本文 |
■ ■ ■ ■ ■

2日目午前後半の発表はダイヤモンドの電子源およびCNTやBN膜の配線応用について6件あった.物材機構の小泉はpn接合形電子放出素子を報告した.高品質のn形リンドープ層から負性電子親和力をもつp形ホウ素ドープの水素終端表面に少数キャリヤ注入することにより1.25%という高い電子放出効率を示した.0.1〜0.2%からの今回の効率改善にはメサ加工後や電極形成後の表面汚染を除去する水素プラズマ処理が重要であると説明した.東北大の河野らは小泉の作製したpn接合形電子放出素子の放出電子位置分布やエネルギー分布を放出電子顕微分光装置で測定した.放出位置は電極の周りのp形が露出している位置から放出されていることが確認された.放出電子エネルギーは伝導体下端より低く,n形の伝導体から注入された電子は水素終端したp形ダイヤモンドの表面準位を介して電子放出している可能性を示した.産総研の山田らはリンドープダイヤモンドの電子放出特性と表面構造を詳細に観察した.表面の初期状態が水素化か酸化かでしきい値電圧が最も小さくなる最適な熱処理温度が変わることを示した.これは,ともに最も低い正の電子親和力をもつ再構成表面が現れたときに電子放出のしきい値が最低になるものであるとXPSのデータで説明した.東芝の鈴木らは1×1021cm-3までの高濃度窒素ドープ膜を作製し,300°C台の低温から熱電子放出することを示した.電子を放出する障壁高さ(仕事関数)をリチャードソン・ダッシュマンの式より2〜3eVと見積もった.666°Cを超えると放出電流が低下し,水素終端が電子放出機構に影響を与えている可能性を示唆した.早大の石丸らはLSI配線のビアコンタクトのために低温CNT成長を行った.CMPによりビア内のみにCNTを残すだけではなく,CNT先端のキャップが開端されることにより低抵抗なビアコンタクトが得られることを示した.しかしながら,抵抗値は計算される理想値の半分程度であった.これは接触抵抗が影響していると説明した.阪大の徳山らはメチル基を含んだBCN膜を成膜し,誘電率が低いだけでなく,高ヤング率の膜を形成した.CMPプロセスに十分耐え得る高強度と見られ,次世代LSIプロセスに有望なLow-K膜と期待される.

■ ■ ■ ■ ■

提示資料 |

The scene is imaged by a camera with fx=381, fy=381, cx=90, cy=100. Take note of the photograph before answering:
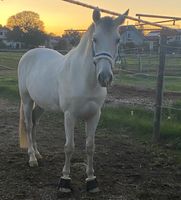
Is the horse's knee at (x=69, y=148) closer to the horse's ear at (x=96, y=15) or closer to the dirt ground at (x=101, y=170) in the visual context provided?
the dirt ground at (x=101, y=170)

■ ■ ■ ■ ■

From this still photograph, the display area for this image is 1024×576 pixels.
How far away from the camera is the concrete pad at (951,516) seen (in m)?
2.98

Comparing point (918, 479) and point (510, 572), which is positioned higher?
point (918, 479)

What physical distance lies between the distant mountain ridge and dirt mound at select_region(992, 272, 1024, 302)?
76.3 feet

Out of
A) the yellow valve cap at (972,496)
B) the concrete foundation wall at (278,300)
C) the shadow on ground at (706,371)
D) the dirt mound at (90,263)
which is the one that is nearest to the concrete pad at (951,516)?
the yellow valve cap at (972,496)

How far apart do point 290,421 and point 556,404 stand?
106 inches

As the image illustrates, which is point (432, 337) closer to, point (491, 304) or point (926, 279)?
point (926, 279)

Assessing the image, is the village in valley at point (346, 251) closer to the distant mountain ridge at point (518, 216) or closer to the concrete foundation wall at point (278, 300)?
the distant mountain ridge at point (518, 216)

■ ■ ■ ■ ■

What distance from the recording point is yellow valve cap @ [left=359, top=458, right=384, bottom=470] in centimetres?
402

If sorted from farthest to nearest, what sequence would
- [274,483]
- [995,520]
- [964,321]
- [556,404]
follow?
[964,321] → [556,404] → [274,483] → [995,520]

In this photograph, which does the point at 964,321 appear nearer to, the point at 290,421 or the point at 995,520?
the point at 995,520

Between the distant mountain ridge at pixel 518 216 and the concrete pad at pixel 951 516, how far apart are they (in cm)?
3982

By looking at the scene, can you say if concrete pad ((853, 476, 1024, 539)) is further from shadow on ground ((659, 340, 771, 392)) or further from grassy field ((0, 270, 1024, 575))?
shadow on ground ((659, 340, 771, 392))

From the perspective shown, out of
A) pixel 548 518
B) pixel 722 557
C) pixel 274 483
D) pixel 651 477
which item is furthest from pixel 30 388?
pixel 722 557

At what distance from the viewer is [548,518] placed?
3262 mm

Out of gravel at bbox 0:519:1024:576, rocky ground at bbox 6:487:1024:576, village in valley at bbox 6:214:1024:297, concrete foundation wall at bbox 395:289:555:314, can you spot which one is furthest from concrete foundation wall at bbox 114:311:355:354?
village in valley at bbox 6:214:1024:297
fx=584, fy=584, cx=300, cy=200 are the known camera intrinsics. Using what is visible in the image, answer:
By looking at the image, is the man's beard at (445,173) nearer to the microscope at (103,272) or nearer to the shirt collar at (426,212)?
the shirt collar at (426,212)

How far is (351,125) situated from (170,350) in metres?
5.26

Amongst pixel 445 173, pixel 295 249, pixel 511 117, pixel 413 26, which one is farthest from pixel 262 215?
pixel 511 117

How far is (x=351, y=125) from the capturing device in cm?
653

■ ■ ■ ■ ■

課題 | 本文で、物材機構の小泉が報告したpn接合形電子放出素子が示した電子放出効率は何%か。

解答 | 1.25%